***** EXTRAIT CHOISI *****

Au-delà de l’inspiration, Van Gogh sut percevoir la modernité du peintre marseillais
Sur le plan purement pictural, Van Gogh admire l’originalité chromatique des toiles de Monticelli. En 1884, dans sa période hollandaise, il peint Les Mangeurs de pommes de terre d’une palette aux couleurs terreuses. En 1886, il côtoie les impressionnistes qui l’éblouissent dans un premier temps et auprès desquels sa palette s’éclaire. Il n’éprouve cependant pas de sympathie pour le mouvement et s’en éloigne, en quête d’une peinture nouvelle. Il partage davantage les idées esthétiques d’un Delacroix, d’un Diaz et d’un certain Monticelli qu’il a découvert dans une galerie parisienne.
Les œuvres du Marseillais qui « brosse les fleurs avec des rouges, des jaunes purs et des bleus éclatants qui jaillissent de fonds sombres » lui offrent de nouvelles sources d’inspiration. Sous son influence et celle de l’éclat méridional, sa peinture s’ouvre franchement aux couleurs vives, arbitraires. Son pinceau balaie la toile d’un ciel de cobalt pur et d’un soleil de soufre. De la palette monticellienne, il aime son jaune soufré. Quand il peint du jaune, il peint du Monticelli…
Cependant Van Gogh s’affranchit bientôt des contrastes clair-obscur de Monticelli par une palette intégralement claire et lumineuse. C’est une mer jaune qui envahit la toile dans son splendide Champ de blé (1889). Les correspondances s’établissent davantage sur le plan strictement technique, par l’épaisseur de la matière. Mêmes empâtements, même aspect brut, même rugosité qui accroche la lumière. Mais une touche striée, cursive et ordonnée pour Van Gogh, plus large, plus instable, rebelle au pinceau pour Monticelli.

***** MATÉRIEL FOURNI *****

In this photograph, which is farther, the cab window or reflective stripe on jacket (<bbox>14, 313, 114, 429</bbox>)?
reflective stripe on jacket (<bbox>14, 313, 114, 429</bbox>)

*****

CONSIGNE 1 —
Répondez aux questions suivantes à partir du texte sur Van Gogh et Monticelli :
(a) En quelle année Van Gogh peint-il Les Mangeurs de pommes de terre ?
(b) Quelle couleur de la palette de Monticelli Van Gogh aime-t-il ?
(c) Quel tableau de Van Gogh daté de 1889 le texte mentionne-t-il ?
CONSIGNE 2 — Prolongez le texte sur Van Gogh et Monticelli en reprenant après sa dernière phrase.

RÉPONSE 1 —
(a) En 1884, pendant sa période hollandaise.
(b) Son jaune soufré.
(c) Champ de blé.

RÉPONSE 2 —
Mais au-delà de l’inspiration strictement picturale, Van Gogh a su percevoir chez Monticelli la modernité de ses recherches : celle qui ouvre la voie de l’expressionnisme, transcription des émotions par la couleur et la forme. Elle se manifeste dans la plupart des portraits de Monticelli et de manière puissante dans Portrait de Félix (1876) aux mains déformées d’une audace toute « soutinienne ». Celle qui annonce l’abstraction par ces lumineuses simplifications sur la toile en masses colorées. Cette touche qui explose sur la robe de Madame Pascal en est la magnifique démonstration.
Ils peindront les mêmes sujets : portraits, paysages, natures mortes, marines, bouquets de fleurs. Si l’originalité de l’art de Monticelli s’exprime davantage dans la peinture de paysage, c’est sur le thème des bouquets que les correspondances entre les deux peintres seront les plus fortes. De son vivant, Van Gogh n’aura eu de cesse de réhabiliter Monticelli. Longtemps après, par la magie d’une exposition, son souhait est enfin exaucé.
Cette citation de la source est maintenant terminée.